The LNP | LancasterOnline Editorial Board is separate and distinct from this newspaper’s news department. But Sholtis is known as a journalist who follows his reporting where it leads.
And the growing prominence of the Independence Law Center in public school policy in Lancaster County and south-central Pennsylvania led him to report on a source of that law firm’s funding: the Eden Bridge Foundation.
Sholtis’ reporting examined the network of nonprofits that benefit from Eden Bridge’s largesse.
He noted that the foundation, formed in 2003 as the Ambassador Foundation, lists an address on the Lancaster Bible College campus in Manheim Township on its incorporation and tax documents.
According to the most recent data available, for the period from July 2021 through June 2022, Eden Bridge had $18.7 million in assets and gave away $7.7 million. And since July 2010, the earliest year for which some records were available, it has given $49 million to nonprofits — typically more than 100 entities each year.
These include many apolitical entities, including the ALS Foundation and a Montgomery County volunteer fire company.
But they also include the aforementioned Independence Law Center, the Harrisburg-based religious rights law firm that has sowed division in Lancaster County school districts.

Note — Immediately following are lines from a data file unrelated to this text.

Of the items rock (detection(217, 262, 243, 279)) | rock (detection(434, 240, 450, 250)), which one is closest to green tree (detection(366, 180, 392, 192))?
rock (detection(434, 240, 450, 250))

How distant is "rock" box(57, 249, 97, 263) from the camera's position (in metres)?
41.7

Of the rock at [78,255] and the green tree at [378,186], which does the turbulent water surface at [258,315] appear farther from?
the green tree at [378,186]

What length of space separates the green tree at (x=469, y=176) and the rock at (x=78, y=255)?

Last week, despite the advice of Warwick School District Superintendent April Hershey and the objections of many district residents, the Warwick school board voted unanimously to enlist that law firm to advise it on new federal protections for LGBTQ+ students. Sadly, that ill-advised decision spells trouble for that district’s LGBTQ+ students.
We know this, because Independence Law Center is on a mission to make public schools less welcoming to students who are gay, lesbian, bisexual or transgender.
And it has sought to make it easier for school boards and individual parents to remove from school libraries any materials that might help students navigate issues of race, sexuality and gender.
As Sholtis reported, Michael Geer is the link between Eden Bridge and Independence Law Center.
Geer is the longtime CEO of the nonprofit Pennsylvania Family Institute, a Christian rights lobbying and advocacy group; Independence Law Center is a subsidiary of the institute. Geer is also president of the affiliated Pennsylvania Family Council. And he serves as vice chairman of Eden Bridge.
He didn’t respond to Sholtis’ requests to discuss Eden Bridge, either.
Lancaster Bible College has a reputation for being an uninviting place for LGBTQ+ students. As a private, religious institution, it is free to be guided by its own values. And the Eden Bridge Foundation is free to support it financially.
But that foundation shouldn’t be trying to shape public schools in the image of Lancaster Bible College.
And those of us who care about public education should pay close attention to what Eden Bridge and other evangelical Christian nonprofits are attempting to do. We should be aware of how they’re linked — thanks to Sholtis’ dogged investigative reporting, we now are — and note their lack of transparency.
Public schools are legally obligated to meet the diverse needs of all of their students, regardless of sex, gender identity, sexual orientation, race or religion. Efforts to chip away at that obligation only will serve to harm vulnerable students. We should strongly resist those efforts.